**TEXTO EM ESTUDO:**
▽
O que aconteceu: Decretos do Estado da Bahia regulam a liberdade de locomoção no Município de Jequié/BA violando o referido direito.
Onde: Jequié, Bahia.
Quando: 13 de maio de 2020.
Documentos: Decreto Estadual n. 19.691/2020, Decreto Estadual n. 19.716/2020 e Decreto Estadual n. 19.730/2020
Parecer da ANAJURE: O Decreto Estadual nº 19.691, de 13 de maio de 2020, dispôs:
Art. 1º Fica determinada a restrição de locomoção noturna, vedados a qualquer indivíduo a permanência e o trânsito em vias, equipamentos, locais e praças públicas, das 20h às 05h, até 23 de maio de 2020, no Município de Jequié, em conformidade com as condições estabelecidas no respectivo Decreto Municipal.
△
[Entradas do conjunto de dados]
▽
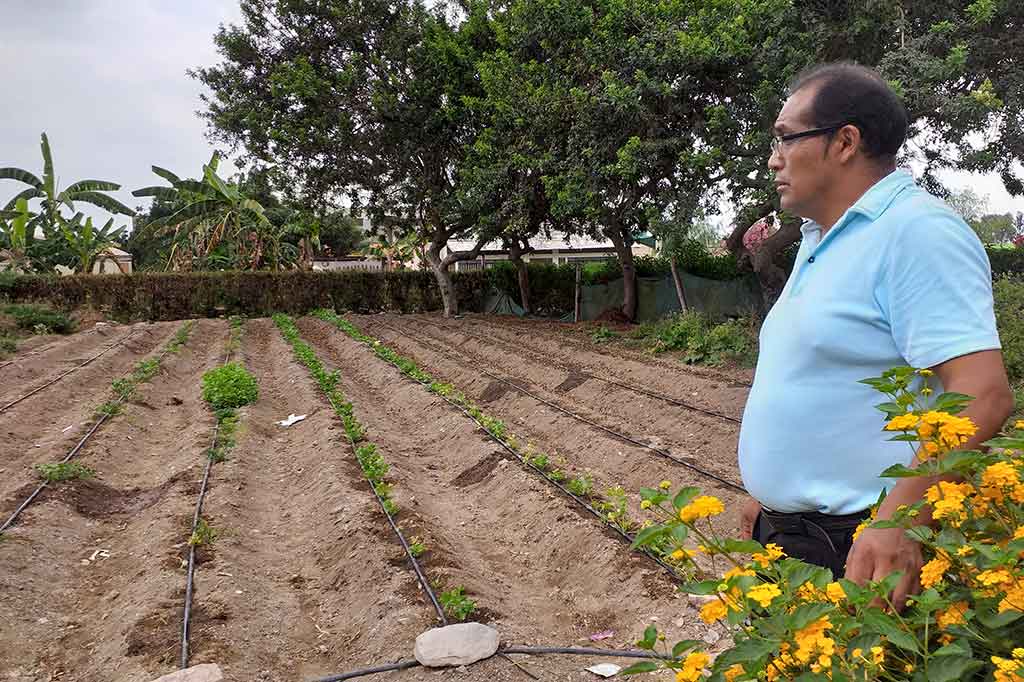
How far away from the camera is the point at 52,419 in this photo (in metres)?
9.48

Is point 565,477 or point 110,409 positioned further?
point 110,409

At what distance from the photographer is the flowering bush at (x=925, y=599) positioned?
97 centimetres

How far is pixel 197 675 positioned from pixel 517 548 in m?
2.50

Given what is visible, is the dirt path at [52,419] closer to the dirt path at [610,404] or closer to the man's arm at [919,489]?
the dirt path at [610,404]

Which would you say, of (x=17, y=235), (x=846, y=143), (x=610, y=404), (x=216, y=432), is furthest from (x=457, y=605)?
(x=17, y=235)

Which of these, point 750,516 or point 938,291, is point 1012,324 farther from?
point 938,291

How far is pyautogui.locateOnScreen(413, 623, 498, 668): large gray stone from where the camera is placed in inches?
142

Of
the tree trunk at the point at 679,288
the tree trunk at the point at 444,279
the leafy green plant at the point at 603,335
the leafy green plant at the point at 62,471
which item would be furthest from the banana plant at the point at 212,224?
the leafy green plant at the point at 62,471

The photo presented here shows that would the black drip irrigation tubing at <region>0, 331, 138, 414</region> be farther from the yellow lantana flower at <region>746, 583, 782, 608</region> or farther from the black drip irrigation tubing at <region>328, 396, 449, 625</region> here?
the yellow lantana flower at <region>746, 583, 782, 608</region>

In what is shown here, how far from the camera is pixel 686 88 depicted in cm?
1250

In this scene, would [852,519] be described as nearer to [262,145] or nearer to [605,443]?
[605,443]

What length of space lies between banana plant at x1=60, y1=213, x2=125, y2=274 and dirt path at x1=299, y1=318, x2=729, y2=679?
63.3ft

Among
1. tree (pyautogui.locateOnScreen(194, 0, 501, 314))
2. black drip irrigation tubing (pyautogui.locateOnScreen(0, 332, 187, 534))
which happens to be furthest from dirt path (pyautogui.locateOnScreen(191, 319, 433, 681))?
tree (pyautogui.locateOnScreen(194, 0, 501, 314))

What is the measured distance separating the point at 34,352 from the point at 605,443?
42.9 ft
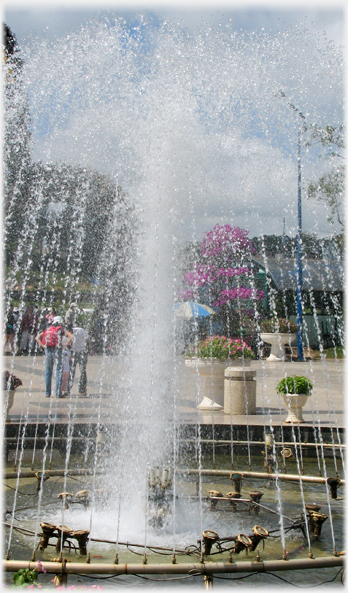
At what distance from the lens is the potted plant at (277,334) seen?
844 inches

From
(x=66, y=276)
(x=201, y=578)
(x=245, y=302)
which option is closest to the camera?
(x=201, y=578)

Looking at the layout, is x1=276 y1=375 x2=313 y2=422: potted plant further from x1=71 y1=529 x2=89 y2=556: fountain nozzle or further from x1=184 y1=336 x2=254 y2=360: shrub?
x1=71 y1=529 x2=89 y2=556: fountain nozzle

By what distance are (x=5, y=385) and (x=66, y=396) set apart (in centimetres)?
321

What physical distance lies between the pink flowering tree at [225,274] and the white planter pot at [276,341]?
1.35 m

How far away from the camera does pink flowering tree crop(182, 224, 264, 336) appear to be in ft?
63.2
△
**ENUNCIADO 1:** Transcreva o trecho do texto sobre a restrição de locomoção em Jequié de "O que aconteceu: Decretos" a "respectivo Decreto Municipal.".
**ENUNCIADO 2:** Retome o texto sobre a restrição de locomoção em Jequié, prosseguindo logo após a última frase apresentada.
O material não tem relação com o texto.

**SUA RESPOSTA 1:**
O que aconteceu: Decretos do Estado da Bahia regulam a liberdade de locomoção no Município de Jequié/BA violando o referido direito.
Onde: Jequié, Bahia.
Quando: 13 de maio de 2020.
Documentos: Decreto Estadual n. 19.691/2020, Decreto Estadual n. 19.716/2020 e Decreto Estadual n. 19.730/2020
Parecer da ANAJURE: O Decreto Estadual nº 19.691, de 13 de maio de 2020, dispôs:
Art. 1º Fica determinada a restrição de locomoção noturna, vedados a qualquer indivíduo a permanência e o trânsito em vias, equipamentos, locais e praças públicas, das 20h às 05h, até 23 de maio de 2020, no Município de Jequié, em conformidade com as condições estabelecidas no respectivo Decreto Municipal.

**SUA RESPOSTA 2:**
Decretos posteriores modificaram a redação acima, elevando a duração da restrição e estendendo, também, a sua vigência. Vejamos:
Decreto Estadual n. 19.716/2020
“Art. 1º-Fica determinada a restrição de locomoção noturna, vedados a qualquer indivíduo a permanência e o trânsito em vias, equipamentos, locais e praças públicas, das 18h às 05h, até 30 de maio de 2020, no Município de Jequié, em conformidade com as condições estabelecidas no respectivo Decreto Municipal.”
Decreto Estadual n. 19.730/2020.
Fica determinada a restrição de locomoção noturna, vedados a qualquer indivíduo a permanência e o trânsito em vias, equipamentos, locais e praças públicas, das 17h às 05h, até 07 de junho de 2020, no Município de Jequié, em conformidade com as condições estabelecidas no respectivo Decreto Municipal.
Verifica-se, pois, que os Decretos do Estado da Bahia restringiram a liberdade de locomoção, durante o período noturno no município de Jequié, sob o argumento de evitar a propagação do coronavírus.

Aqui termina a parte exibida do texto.